4.13 - Strategies to Help Children Cope
Now that we have seen how the separation experience affects the children, it is time to examine strategies to help children cope.
We have been talking about the separation experience for children and how important it is for you as a parent to understand their experience. Now we are going discuss what children need to hear from you when your relationship ends.
Children are very aware of what is going on. Children learn by their parents’ example. When you can make positive changes, the children will benefit as well.
Children need to hear the following over and over again during the separation process:
- You did not cause the separation/divorce.
- We are not going to ask you to take sides.
- You will continue to be loved, taken care of and provided for.
- When we married/began living together, we loved each other and believed things would work out.
- The divorce/separation was not an easy decision.

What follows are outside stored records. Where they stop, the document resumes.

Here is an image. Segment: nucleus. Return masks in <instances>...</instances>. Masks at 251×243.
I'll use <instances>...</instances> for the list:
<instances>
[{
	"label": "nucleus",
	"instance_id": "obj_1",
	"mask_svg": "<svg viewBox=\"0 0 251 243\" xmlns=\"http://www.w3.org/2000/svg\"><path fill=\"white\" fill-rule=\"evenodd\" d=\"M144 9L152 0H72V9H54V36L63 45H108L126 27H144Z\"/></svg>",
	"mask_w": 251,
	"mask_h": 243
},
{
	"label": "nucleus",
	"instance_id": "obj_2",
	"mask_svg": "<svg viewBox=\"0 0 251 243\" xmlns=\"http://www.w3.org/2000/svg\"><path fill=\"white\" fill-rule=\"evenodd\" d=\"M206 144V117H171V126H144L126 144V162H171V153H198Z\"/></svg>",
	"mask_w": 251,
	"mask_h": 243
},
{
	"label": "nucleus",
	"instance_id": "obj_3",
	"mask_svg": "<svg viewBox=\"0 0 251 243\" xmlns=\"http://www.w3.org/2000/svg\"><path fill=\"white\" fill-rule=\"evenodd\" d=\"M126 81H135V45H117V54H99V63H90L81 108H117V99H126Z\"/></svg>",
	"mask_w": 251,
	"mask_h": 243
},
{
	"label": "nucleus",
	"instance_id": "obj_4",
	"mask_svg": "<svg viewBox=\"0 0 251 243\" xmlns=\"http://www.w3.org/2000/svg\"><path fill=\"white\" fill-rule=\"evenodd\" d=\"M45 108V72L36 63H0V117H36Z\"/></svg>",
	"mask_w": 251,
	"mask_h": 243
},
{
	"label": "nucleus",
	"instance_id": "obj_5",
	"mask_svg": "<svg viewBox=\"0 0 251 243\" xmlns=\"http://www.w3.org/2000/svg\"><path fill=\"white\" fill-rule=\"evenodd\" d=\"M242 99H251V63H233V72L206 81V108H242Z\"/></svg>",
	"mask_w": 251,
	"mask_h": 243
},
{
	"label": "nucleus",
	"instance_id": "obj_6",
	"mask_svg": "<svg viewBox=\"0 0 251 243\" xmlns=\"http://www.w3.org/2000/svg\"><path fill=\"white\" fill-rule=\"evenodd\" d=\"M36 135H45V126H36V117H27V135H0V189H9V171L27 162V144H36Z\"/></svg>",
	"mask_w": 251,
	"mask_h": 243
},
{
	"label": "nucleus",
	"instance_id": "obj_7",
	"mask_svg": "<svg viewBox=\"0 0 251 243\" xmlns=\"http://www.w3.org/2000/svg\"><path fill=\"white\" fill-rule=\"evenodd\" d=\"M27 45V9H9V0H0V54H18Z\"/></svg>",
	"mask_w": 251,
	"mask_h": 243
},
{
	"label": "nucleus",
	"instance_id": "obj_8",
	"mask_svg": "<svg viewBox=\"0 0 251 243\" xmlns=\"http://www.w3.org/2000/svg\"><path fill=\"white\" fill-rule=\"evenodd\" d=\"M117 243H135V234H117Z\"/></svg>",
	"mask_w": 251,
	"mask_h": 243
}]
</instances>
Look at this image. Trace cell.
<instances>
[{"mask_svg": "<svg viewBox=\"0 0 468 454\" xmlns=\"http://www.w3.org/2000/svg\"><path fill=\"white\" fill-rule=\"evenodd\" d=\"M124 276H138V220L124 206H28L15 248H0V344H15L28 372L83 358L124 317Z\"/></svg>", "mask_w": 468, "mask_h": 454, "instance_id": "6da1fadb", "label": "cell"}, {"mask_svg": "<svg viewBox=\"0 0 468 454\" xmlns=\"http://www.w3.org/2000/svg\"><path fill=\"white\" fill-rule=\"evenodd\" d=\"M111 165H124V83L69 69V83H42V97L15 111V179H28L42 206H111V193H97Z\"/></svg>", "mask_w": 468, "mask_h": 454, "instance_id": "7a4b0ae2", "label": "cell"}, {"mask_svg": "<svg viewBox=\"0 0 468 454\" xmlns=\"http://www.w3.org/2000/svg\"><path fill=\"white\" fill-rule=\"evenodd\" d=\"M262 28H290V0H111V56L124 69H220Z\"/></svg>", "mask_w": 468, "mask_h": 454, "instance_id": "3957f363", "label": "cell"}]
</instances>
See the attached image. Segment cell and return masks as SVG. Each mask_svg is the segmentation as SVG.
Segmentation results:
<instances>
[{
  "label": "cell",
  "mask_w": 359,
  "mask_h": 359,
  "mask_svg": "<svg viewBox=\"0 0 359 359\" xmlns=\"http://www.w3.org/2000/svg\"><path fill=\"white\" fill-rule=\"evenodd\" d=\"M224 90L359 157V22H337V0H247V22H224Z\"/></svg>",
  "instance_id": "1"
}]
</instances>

After a lot of effort, we decided we could no longer live together.
- While our feelings for each together have changed, the special relationship between a parent and child goes on forever.
- We won’t be living together anymore.
- You will still see me – just not as often.
- You may wish we’d get back together again, but that is not going to happen.
- We are both sorry for the hurt this decision is causing you.
- We will never stop loving you. Never!
Be sure you keep telling your children these things.
On the other hand children don’t need to hear you venting your emotions. Here are some examples of things you should not say:
- You should not say that the separation is the other parent’s fault.
- Don’t give children the message that one parent is the “good guy” and one the “bad guy”, even if you feel that way.
- You should not describe the details of what went wrong.
- Children don’t need information about affairs, money problems, or personality problems. Children are burdened by it.
Don’t express negative, critical statements about the other parent – saying negative things about the other person puts children in emotional conflict and makes them feel bad about themselves.